Fatty acids, from deposits of fat among loops of small intestine and called visceral fat, flood the liver to overloading. These collections are located deep in the abdomen beneath a protuberant belly. The fat you can pinch up between your fingers that lies just under the skin, plays only a secondary role in the Metabolic Syndrome. Visceral fat is where it’s at. Its fatty acids choke liver cell machinery into dysfunction, and gradually allow excessive cholesterol and insulin to circulate in the blood.

After a meal, the normal liver allows insulin to rise in the blood. Insulin is a hormone that helps distribute glucose and amino acids into muscle and fat. A liver choked by fatty acids no longer works this way but allows extra cholesterol and extra insulin out into the circulation. The extra cholesterol tends to collect in the walls of arteries, while the extra insulin tends to retain sodium and water.

A molecule of insulin can hold 25 molecules of water. This plumps up the blood pressure for a condition called Essential Hypertension. The word ‘essential’ doesn’t mean it is necessary, but originally meant ‘unexplained.’ We now know that it can result from an excess of circulating blood insulin retaining sodium and water. It tends to be regarded casually, treated with tablets (often diuretics), while the underlying visceral fat and bubble belly are ignored. Think: ‘troubled liver’ when you hear essential hypertension.

* Records supplied:
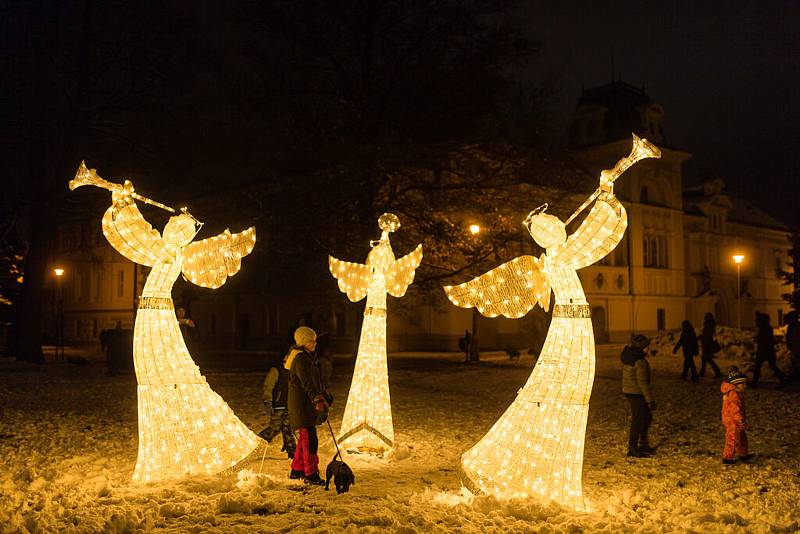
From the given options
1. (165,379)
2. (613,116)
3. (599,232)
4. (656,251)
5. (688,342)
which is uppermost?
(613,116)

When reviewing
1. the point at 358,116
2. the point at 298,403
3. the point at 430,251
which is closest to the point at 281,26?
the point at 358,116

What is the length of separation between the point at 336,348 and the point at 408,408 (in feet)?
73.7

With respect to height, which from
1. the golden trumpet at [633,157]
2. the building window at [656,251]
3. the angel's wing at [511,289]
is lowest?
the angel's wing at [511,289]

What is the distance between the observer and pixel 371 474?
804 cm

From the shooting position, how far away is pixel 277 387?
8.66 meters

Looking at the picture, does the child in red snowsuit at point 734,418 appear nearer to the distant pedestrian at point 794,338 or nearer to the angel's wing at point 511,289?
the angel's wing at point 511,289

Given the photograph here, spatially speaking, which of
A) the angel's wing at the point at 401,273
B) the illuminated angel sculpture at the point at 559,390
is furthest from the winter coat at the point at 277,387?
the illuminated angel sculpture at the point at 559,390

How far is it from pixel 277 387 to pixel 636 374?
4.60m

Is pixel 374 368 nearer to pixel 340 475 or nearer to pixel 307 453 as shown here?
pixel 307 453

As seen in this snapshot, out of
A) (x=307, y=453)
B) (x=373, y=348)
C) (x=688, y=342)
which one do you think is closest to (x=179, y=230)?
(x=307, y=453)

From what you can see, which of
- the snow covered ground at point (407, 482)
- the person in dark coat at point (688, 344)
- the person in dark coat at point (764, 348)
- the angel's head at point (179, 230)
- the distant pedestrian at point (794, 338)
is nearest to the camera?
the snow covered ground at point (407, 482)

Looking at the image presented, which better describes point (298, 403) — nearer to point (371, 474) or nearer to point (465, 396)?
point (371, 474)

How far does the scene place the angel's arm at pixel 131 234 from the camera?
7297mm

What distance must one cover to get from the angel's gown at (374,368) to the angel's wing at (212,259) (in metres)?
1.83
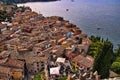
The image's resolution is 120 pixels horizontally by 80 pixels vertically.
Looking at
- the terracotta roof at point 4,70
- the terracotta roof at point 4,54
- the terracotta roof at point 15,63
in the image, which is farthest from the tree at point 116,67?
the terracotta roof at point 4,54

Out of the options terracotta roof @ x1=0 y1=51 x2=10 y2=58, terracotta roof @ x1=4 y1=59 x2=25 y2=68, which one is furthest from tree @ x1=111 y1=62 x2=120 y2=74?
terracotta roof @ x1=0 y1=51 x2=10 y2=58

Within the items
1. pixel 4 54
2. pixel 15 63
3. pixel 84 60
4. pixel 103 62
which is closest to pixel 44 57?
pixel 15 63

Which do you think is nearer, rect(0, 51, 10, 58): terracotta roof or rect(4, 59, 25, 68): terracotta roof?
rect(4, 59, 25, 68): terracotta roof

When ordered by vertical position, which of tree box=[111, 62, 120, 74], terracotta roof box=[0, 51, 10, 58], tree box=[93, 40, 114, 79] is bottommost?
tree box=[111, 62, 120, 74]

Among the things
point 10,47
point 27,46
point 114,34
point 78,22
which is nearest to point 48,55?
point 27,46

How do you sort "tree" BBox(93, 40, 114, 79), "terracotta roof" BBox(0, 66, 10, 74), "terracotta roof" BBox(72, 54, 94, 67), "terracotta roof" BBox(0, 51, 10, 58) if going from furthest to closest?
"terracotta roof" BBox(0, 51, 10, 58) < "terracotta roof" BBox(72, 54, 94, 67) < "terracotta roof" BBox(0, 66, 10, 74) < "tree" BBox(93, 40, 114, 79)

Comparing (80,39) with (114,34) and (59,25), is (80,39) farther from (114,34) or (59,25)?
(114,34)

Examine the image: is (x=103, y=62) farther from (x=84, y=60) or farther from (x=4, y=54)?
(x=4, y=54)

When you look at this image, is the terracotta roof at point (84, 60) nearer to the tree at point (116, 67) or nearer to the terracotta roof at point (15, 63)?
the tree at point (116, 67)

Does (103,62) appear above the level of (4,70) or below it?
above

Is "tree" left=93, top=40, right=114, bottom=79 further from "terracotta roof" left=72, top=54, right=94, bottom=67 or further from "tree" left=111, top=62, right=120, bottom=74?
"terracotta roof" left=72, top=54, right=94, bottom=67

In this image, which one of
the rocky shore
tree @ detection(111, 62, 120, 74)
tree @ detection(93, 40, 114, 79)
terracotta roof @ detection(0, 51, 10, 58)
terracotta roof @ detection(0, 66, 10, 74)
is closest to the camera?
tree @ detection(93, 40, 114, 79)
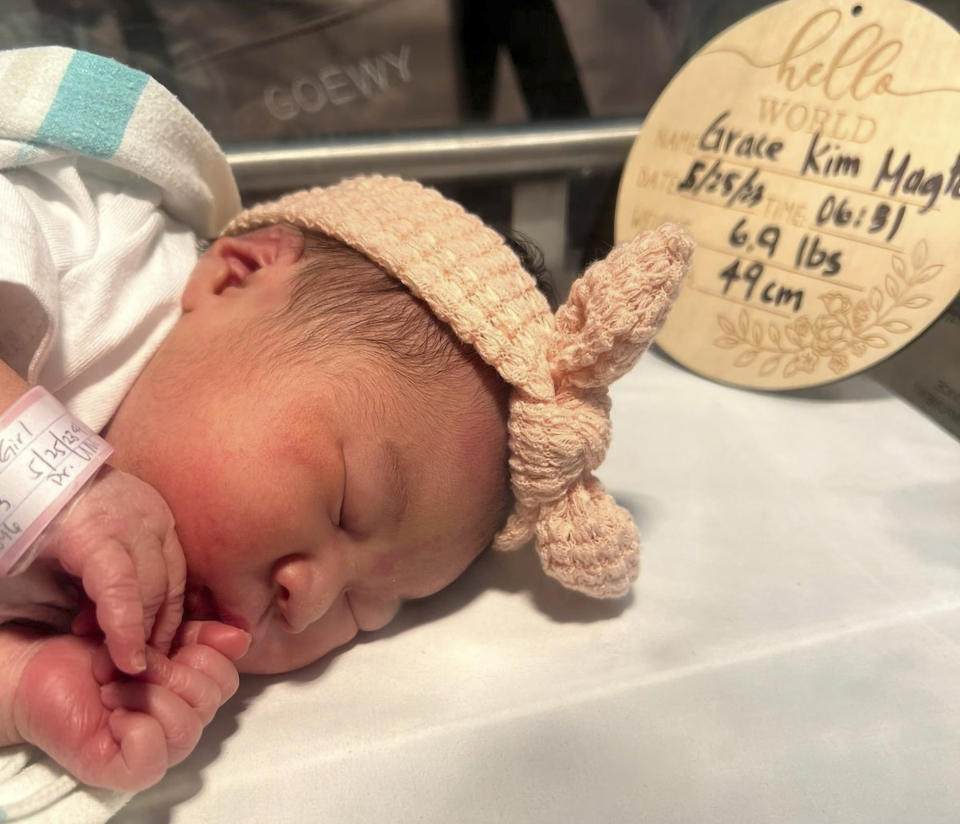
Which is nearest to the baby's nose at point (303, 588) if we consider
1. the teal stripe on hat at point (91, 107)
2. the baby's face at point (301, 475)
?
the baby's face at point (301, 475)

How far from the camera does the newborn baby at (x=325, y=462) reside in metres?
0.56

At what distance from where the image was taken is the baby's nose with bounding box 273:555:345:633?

--

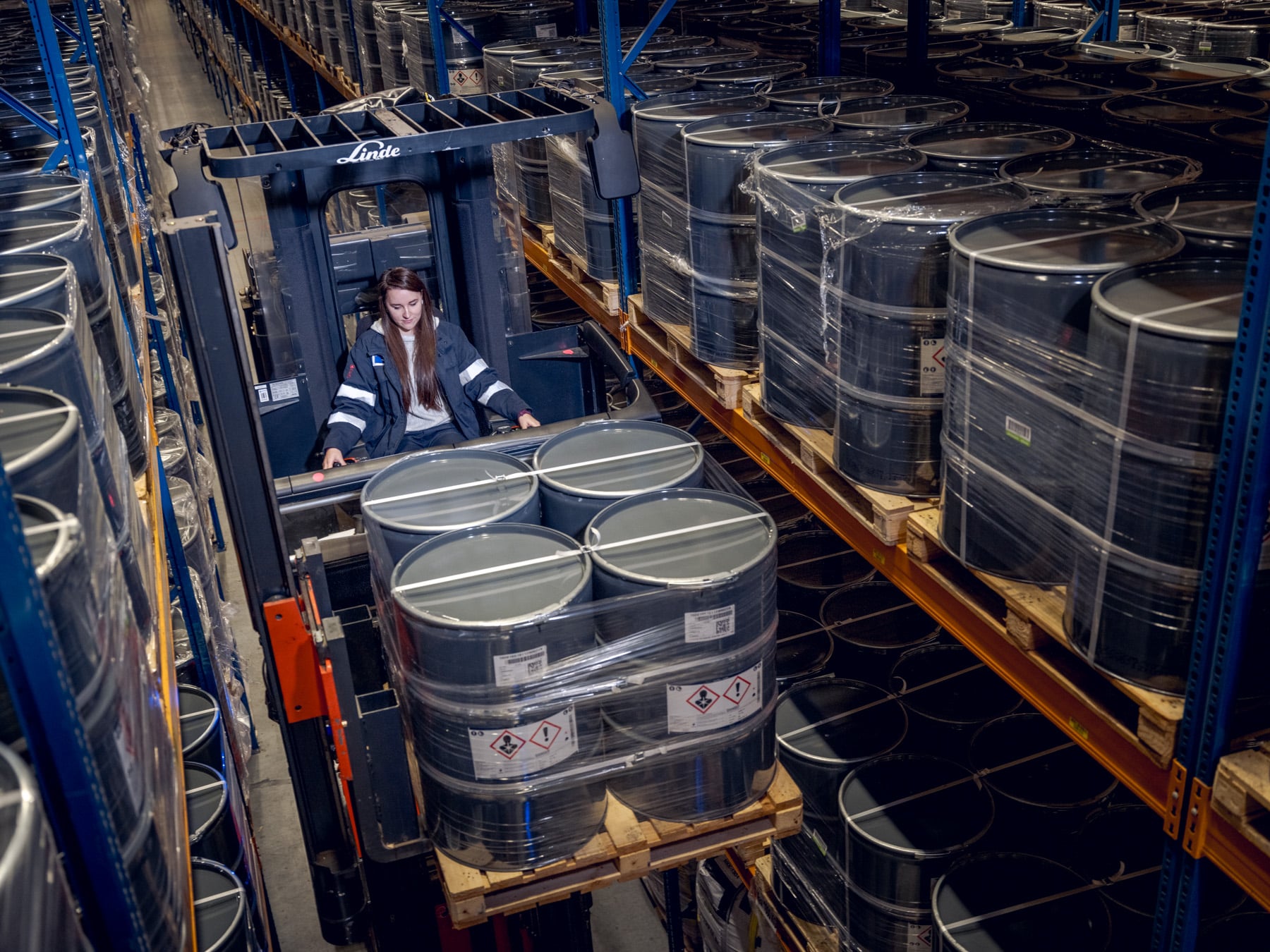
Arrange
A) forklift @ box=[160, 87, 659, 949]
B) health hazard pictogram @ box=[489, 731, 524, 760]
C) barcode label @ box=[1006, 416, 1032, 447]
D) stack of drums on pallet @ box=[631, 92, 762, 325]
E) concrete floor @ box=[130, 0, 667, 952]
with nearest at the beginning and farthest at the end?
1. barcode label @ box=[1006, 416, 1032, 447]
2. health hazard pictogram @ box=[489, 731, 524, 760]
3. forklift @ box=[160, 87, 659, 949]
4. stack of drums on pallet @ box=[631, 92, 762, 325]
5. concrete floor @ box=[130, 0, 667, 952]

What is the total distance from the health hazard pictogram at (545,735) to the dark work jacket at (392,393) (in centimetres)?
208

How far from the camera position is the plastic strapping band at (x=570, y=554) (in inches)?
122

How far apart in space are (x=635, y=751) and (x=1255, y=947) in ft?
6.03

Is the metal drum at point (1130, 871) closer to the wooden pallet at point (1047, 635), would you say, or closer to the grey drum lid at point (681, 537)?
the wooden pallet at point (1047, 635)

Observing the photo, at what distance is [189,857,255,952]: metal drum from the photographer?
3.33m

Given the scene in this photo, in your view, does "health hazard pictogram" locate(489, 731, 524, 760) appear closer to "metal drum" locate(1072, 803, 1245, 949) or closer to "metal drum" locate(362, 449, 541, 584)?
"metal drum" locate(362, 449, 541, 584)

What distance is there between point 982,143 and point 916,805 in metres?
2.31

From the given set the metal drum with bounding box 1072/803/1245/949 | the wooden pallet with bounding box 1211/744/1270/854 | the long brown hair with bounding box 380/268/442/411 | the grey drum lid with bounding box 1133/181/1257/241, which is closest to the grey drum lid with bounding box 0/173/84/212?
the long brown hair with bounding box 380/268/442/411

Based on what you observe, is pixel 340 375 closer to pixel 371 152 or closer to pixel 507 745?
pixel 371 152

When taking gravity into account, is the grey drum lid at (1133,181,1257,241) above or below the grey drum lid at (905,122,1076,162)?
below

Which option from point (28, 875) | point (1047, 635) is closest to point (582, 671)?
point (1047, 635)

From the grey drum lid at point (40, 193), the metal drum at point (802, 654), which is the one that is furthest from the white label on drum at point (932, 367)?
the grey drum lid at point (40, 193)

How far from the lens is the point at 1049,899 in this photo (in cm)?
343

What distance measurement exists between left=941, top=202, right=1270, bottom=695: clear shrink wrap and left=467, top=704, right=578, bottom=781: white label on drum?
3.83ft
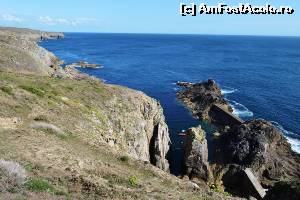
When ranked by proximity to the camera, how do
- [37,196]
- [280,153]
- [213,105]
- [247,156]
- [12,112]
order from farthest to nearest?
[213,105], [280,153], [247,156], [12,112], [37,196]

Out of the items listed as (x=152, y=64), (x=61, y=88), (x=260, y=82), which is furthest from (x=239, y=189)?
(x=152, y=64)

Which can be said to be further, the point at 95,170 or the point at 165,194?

...

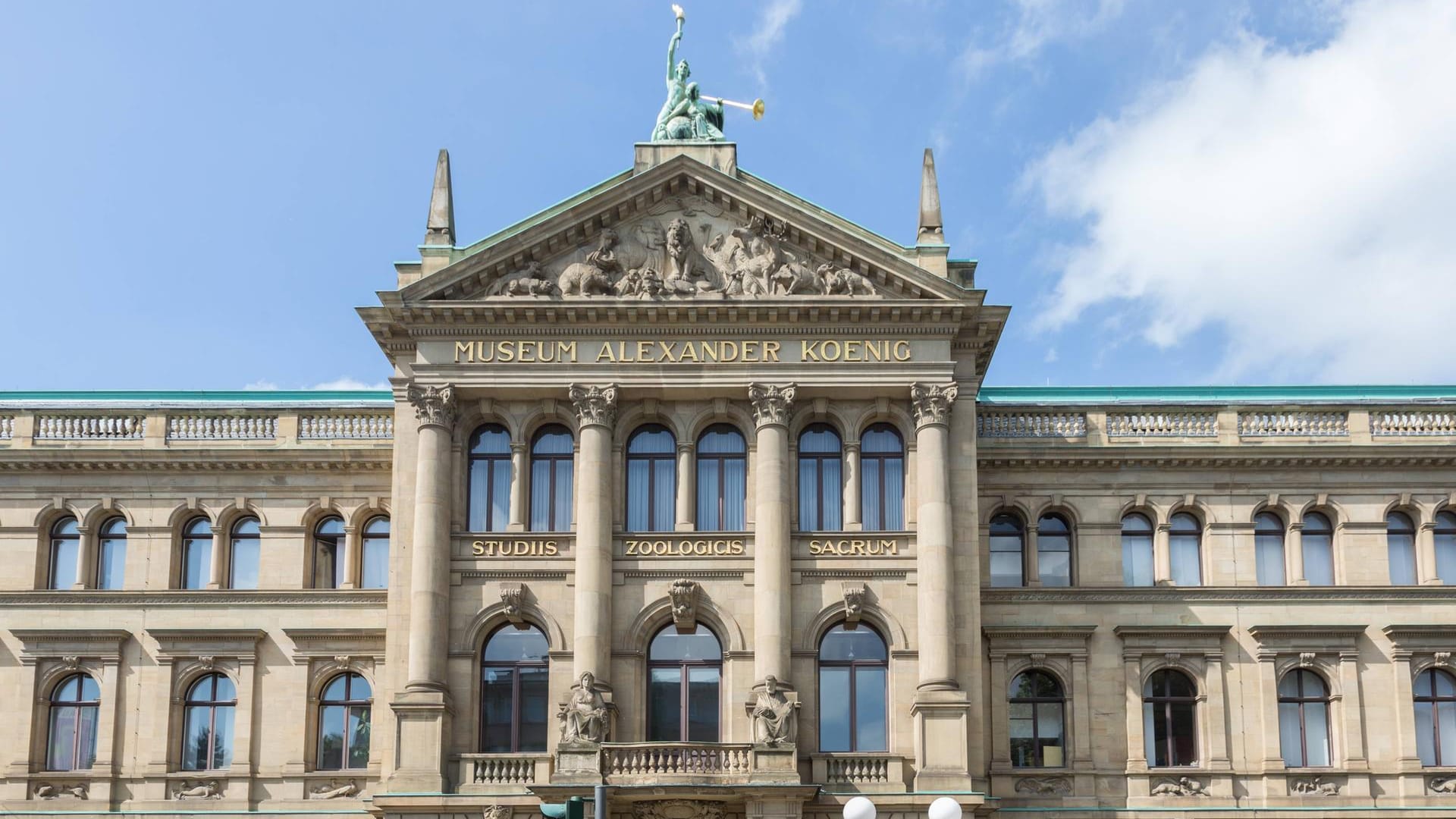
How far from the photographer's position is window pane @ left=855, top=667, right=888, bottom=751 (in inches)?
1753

* Tasks to perform:
1 > In the excerpt on visceral fat, what did the word "essential" in Essential Hypertension originally mean?
2 > Carry on the excerpt on visceral fat past its final sentence.
The entries can be set aside.

* Numbered answers:
1 > It originally meant "unexplained."

2 >
High blood pressure is a sneaky disorder because it’s often carried for years without symptoms and unrecognized. But over those years high pressures drive any elevated cholesterol into arteries, weaken artery walls to the bursting point of a stroke, and wear the heart down into failure from years of working against the high pressure. While visibly true that most American men over 40 have bubble bellies, it is invisibly true that half of them also carry high blood pressures… an early and symptomless expression of their disordered internal environments. High pressure is one early sign of the Metabolic Syndrome, and easily followed at any pharmacy blood pressure station. Lose a little weight and watch it come down… all by yourself, and no drugs. That’s real power, Man.

The excess circulating blood cholesterol of a fat-loaded liver is the ‘bad’ kind or LDL cholesterol. At blood levels within generally accepted upper limits of normal, LDL cholesterol begins to infiltrate the walls of arteries. At first the artery defends itself by capturing these errant cholesterol molecules and returning them to the circulation.

Eventually, however, the artery’s defenses are overwhelmed. Cholesterol droplets accumulate and bulge out into the tunnel, looking like tiny drops of candle wax under the artery lining and called atheroma. Over many months and years of continuing high blood levels, the atheroma grows out into the tunnel to narrow and then block it, causing a heart attack or stroke.

As if this were not enough mischief from the Metabolic Syndrome, its high insulin levels promote insulin resistance and Type II diabetes. (Diabetes will be covered as two topics, later in the year.) High blood insulin levels also encourage cancer growth. Studies confirm a 4-fold cancer increase in patients with bubble bellies. How come? Well, when cancer cells are cultured in the laboratory they must have insulin to grow, while normal cells do not. High insulin levels over the years are cancer promoters.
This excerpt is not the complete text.